Чувствуя, что опять по-дурацки краснеет, она уже готова была пуститься в пространные объяснения, как вдруг ее осенила смелая, хотя и сумасшедшая идея. Да ведь его временная потеря памяти предоставляет ей замечательный шанс выйти из неловкого положения, в которое она попала по вине собственной горячности и неосмотрительности!

А что, если пока не говорить ему всей правды? Во-первых, это избавит ее от необходимости рассказывать длинную и не всегда для нее лестную историю их знакомства и совместного путешествия. А во-вторых, не зная сам, кто он такой, капитан не сможет неосторожным словом выдать себя перед Тигвудами, которые, при всем безразличии к идущей войне, отнюдь не безразличны к деньгам и с удовольствием донесут на британского офицера, если за его поимку назначена награда. Его жизнь зависит теперь от того, будут ли Тигвуды и впредь верить в правдивость ее истории о муже — капитане американской армии. Миссис Тигвуд и так уже что-то подозревает.

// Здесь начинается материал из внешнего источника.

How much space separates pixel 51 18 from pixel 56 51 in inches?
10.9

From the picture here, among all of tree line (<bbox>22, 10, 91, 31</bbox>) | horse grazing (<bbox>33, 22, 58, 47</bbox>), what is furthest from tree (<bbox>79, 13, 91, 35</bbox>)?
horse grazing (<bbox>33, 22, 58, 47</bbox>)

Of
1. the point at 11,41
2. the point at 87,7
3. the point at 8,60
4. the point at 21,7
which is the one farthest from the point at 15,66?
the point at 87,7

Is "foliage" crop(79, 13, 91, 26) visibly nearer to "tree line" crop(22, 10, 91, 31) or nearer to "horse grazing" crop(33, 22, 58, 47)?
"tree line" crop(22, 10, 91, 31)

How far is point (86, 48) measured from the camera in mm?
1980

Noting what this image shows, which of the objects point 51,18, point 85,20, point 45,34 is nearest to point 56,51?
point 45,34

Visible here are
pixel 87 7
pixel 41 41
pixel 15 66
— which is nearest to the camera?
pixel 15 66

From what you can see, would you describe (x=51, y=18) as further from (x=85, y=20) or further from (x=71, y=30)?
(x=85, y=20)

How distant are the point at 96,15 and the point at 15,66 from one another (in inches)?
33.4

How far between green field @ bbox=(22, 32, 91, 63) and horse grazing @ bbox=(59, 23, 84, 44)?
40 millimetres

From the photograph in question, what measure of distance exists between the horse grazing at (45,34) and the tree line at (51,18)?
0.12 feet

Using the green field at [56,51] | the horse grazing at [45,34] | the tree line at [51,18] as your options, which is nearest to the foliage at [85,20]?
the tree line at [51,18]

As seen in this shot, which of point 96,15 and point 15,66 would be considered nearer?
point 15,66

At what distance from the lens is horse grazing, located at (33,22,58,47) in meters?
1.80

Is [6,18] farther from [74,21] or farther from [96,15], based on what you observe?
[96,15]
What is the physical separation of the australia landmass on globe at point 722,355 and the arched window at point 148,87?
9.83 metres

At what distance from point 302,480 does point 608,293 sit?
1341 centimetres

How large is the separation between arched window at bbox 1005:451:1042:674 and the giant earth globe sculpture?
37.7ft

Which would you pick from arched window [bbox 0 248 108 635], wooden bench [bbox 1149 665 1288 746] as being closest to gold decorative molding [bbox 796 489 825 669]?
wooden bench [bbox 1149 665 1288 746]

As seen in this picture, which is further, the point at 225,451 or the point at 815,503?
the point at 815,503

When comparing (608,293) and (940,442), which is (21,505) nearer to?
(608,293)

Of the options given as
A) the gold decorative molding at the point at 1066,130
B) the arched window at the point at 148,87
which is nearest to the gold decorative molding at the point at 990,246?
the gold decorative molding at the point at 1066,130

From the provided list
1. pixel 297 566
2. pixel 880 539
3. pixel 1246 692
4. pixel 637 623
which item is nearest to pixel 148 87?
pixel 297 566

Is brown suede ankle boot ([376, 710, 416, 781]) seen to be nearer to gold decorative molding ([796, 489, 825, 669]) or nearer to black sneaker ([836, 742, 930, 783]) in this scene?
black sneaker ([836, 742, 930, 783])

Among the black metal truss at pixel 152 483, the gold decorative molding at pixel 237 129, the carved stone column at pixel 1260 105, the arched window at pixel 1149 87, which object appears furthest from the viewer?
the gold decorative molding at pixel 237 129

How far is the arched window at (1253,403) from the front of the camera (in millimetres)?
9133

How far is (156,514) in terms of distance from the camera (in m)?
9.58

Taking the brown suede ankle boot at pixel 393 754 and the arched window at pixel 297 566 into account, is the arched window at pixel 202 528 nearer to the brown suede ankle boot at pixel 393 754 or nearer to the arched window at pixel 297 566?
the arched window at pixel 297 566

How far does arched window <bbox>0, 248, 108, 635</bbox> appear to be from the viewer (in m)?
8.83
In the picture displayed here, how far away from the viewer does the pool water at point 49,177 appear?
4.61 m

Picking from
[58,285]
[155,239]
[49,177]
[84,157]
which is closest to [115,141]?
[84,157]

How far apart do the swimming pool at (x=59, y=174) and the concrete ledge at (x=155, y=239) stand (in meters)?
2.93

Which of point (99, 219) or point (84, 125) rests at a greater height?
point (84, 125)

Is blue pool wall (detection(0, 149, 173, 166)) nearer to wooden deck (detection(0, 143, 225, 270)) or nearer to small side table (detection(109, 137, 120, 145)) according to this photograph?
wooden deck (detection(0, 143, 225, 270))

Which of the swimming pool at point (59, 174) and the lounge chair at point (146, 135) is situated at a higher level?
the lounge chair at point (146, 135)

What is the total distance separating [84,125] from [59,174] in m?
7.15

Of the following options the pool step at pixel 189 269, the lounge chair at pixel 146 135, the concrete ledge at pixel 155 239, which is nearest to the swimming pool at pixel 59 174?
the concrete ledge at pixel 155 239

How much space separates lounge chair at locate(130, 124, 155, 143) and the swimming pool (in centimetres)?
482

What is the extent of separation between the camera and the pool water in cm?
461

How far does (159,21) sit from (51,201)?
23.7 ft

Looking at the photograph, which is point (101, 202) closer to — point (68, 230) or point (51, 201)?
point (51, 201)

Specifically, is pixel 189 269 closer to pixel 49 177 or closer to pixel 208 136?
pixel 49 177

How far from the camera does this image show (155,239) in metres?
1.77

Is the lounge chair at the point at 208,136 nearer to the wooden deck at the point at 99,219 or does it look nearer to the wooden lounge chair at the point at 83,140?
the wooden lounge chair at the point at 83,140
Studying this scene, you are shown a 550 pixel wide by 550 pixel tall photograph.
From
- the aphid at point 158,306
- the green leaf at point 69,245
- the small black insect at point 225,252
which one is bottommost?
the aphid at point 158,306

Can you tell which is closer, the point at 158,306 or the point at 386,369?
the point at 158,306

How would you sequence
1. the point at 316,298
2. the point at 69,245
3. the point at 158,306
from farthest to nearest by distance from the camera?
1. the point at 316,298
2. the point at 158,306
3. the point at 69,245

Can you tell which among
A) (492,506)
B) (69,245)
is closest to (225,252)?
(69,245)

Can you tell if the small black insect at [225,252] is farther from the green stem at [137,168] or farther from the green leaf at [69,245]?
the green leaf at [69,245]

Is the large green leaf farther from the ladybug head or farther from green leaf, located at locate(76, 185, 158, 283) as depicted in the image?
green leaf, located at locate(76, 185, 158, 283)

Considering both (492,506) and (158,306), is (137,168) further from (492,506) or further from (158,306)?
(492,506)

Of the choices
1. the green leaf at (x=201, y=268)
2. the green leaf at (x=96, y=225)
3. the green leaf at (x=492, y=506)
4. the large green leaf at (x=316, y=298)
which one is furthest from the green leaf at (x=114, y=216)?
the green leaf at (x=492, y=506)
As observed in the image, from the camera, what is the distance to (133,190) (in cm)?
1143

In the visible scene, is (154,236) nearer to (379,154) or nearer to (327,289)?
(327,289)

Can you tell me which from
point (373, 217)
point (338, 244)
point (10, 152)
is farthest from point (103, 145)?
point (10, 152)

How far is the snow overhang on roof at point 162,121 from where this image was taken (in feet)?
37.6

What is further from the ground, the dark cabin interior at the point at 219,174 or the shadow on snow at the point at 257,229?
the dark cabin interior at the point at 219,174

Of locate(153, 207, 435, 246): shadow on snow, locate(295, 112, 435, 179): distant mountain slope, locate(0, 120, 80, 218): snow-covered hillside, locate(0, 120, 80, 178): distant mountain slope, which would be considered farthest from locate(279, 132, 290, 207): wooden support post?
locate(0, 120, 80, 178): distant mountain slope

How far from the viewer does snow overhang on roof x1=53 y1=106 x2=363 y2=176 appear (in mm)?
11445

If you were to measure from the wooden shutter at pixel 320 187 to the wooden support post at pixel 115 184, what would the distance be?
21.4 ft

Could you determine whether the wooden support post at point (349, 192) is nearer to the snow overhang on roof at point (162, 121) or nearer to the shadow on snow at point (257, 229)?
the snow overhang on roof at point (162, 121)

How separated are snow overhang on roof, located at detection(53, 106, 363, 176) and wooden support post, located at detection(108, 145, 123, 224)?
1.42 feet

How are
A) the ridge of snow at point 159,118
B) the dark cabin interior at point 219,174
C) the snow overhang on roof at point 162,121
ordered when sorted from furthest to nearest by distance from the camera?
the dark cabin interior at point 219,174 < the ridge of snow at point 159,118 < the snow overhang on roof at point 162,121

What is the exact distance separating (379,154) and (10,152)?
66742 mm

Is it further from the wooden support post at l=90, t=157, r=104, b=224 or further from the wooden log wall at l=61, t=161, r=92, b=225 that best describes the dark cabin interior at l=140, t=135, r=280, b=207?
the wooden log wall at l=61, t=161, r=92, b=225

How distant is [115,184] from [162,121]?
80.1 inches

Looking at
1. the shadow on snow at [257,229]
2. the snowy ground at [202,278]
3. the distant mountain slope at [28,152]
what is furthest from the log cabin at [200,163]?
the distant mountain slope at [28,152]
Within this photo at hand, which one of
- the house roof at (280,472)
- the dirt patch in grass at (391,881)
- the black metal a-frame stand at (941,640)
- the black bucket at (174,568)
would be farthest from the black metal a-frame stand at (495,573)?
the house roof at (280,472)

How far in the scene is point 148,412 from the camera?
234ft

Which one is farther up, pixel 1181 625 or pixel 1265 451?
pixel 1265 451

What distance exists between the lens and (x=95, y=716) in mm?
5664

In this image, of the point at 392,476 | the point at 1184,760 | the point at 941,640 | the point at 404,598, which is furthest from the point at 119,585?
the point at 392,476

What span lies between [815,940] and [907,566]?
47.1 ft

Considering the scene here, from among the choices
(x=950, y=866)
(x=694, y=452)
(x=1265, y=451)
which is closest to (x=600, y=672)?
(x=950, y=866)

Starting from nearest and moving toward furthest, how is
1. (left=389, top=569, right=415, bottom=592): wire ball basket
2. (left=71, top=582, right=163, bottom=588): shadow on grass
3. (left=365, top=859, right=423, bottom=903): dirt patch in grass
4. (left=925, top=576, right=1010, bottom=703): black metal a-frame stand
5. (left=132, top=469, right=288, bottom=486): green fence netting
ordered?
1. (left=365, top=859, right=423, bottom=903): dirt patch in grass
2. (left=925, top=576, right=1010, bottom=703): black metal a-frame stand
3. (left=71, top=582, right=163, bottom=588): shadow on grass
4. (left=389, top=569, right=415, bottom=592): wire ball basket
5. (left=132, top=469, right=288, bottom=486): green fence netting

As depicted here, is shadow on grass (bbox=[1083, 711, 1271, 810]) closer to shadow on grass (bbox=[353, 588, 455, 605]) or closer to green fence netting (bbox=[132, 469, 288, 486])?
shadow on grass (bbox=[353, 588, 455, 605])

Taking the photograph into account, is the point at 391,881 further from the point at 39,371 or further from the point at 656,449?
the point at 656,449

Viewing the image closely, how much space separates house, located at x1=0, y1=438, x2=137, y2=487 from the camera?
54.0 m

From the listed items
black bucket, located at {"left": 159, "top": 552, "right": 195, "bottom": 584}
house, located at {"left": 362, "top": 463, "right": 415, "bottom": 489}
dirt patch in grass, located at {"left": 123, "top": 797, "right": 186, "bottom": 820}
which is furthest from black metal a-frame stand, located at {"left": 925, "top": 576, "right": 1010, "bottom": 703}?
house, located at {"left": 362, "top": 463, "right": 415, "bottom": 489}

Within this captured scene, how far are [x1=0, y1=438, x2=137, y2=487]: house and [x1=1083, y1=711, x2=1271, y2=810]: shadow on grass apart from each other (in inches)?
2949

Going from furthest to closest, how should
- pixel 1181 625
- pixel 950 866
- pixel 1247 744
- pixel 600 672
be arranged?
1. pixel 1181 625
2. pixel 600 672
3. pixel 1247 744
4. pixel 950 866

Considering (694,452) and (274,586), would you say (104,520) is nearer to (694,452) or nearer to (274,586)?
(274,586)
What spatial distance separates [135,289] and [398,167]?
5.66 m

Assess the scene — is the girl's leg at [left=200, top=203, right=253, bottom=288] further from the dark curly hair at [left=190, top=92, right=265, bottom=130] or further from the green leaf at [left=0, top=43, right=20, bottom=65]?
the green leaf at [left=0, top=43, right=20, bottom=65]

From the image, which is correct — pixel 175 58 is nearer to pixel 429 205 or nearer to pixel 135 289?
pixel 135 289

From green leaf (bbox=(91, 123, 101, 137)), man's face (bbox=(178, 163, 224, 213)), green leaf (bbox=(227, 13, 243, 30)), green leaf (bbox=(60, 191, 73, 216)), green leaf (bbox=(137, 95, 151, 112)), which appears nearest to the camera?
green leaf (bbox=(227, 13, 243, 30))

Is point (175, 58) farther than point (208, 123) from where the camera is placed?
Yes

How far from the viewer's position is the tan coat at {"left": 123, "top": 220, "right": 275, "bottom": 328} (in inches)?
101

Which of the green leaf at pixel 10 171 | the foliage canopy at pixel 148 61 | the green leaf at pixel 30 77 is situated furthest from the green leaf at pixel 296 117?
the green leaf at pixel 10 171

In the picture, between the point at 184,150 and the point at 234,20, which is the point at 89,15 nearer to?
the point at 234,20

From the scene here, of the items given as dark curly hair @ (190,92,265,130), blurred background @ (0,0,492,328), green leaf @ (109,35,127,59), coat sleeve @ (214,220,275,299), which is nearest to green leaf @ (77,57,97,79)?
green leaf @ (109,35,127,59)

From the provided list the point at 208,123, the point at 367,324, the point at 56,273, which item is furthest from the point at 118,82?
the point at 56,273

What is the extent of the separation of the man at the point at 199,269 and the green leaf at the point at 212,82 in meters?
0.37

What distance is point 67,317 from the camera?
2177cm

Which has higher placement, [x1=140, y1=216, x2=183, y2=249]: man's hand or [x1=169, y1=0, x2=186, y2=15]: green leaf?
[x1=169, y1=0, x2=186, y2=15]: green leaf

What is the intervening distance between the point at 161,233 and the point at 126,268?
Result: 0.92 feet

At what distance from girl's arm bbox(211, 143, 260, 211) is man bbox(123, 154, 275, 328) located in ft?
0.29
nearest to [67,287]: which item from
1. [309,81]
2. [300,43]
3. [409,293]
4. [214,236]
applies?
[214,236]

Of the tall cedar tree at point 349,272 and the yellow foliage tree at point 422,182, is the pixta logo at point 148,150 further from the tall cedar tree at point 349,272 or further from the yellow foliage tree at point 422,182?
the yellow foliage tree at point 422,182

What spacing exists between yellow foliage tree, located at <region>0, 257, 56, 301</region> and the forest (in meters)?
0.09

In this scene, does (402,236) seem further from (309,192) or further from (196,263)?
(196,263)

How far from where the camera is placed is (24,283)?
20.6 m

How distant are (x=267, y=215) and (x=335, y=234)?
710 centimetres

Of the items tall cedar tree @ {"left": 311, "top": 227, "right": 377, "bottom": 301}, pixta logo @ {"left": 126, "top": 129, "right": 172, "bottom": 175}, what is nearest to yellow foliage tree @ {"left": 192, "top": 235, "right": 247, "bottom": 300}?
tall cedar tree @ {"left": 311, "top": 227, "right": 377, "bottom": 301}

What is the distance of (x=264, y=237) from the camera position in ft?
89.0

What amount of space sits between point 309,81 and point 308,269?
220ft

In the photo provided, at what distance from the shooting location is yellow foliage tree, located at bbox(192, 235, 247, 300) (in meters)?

Она осознавала, конечно, что, скрыв от капитана правду, она поступит нечестно и, что гораздо хуже, может задержать процесс восстановления его памяти. Но ведь она оставит его в неведении всего на несколько дней, пока он не окрепнет физически. Тогда они смогу уехать, и она все расскажет ему.

Позднее она поймет, как глупо и наивно рассуждала. Обман — это всегда риск, ибо последствия его непредсказуемы и частенько оборачиваются трагедией для самого лжеца. Но тогда она думала о безопасности капитана гораздо больше, чем о своей, и намерения у нее были исключительно благородные. Набожная миссис Тигвуд непременно напомнила бы ей, если б знала о ее колебаниях, что благими намерениями, как известно, выложена дорога в ад.

Но миссис Тигвуд ничего не знала и предостеречь Сару не могла.

Все эти мысли пронеслись в Сариной голове так стремительно, что капитан даже не успел озадачиться ее молчанием. Сердце у нее выскакивало из груди, как после быстрого бега, но она заставила себя договорить как ни в чем не бывало.

— Я ваша жена, конечно же. А теперь вам пора отдохнуть. После контузии вы частично утратили память. Не говорите больше и постарайтесь заснуть.

Она поймала себя на том, что отводит от него глаза и, наверное, опять заливается краской стыда. А вдруг он ей не поверит? Или он принимает ее румянец за естественное проявление смущения? Может, если она пустит слезу, это поможет убедить его и положит конец расспросам? Но на такое лицемерие она была не способна. Все, что ей оставалось — постараться сохранить спокойствие. Непростительная ложь уже сказана.

Когда она все-таки сумела взглянуть на него, она увидела, что он не так уж и удивлен. Ее простое домашнее платье, само ее присутствие возле его постели, видимо, подготовили капитана к тому, что она сказала. Кроме того, если он действительно потерял память — а зачем бы он стал притворяться? — у него не было оснований не поверить ей.

— Ясно, — сказал он наконец. — Я догадывался об этом. Вам, должно быть, пришлось так же нелегко, как и мне. Мне очень жаль. Я даже не знаю вашего имени.

— Сара. Сара Маккензи Эшборн, — с усилием произнесла она. От того, что он беспокоился о ней, она почувствовала себя еще более виноватой. Но делать было уже нечего.

— Сара, — тихо повторил он, силясь вызвать какое-нибудь воспоминание. — Простите. Ни вам, ни мне не приходилось раньше попадать в такой переплет. Вы шотландка? Я подумал об этом из-за цвета ваших волос. И опять она покраснела.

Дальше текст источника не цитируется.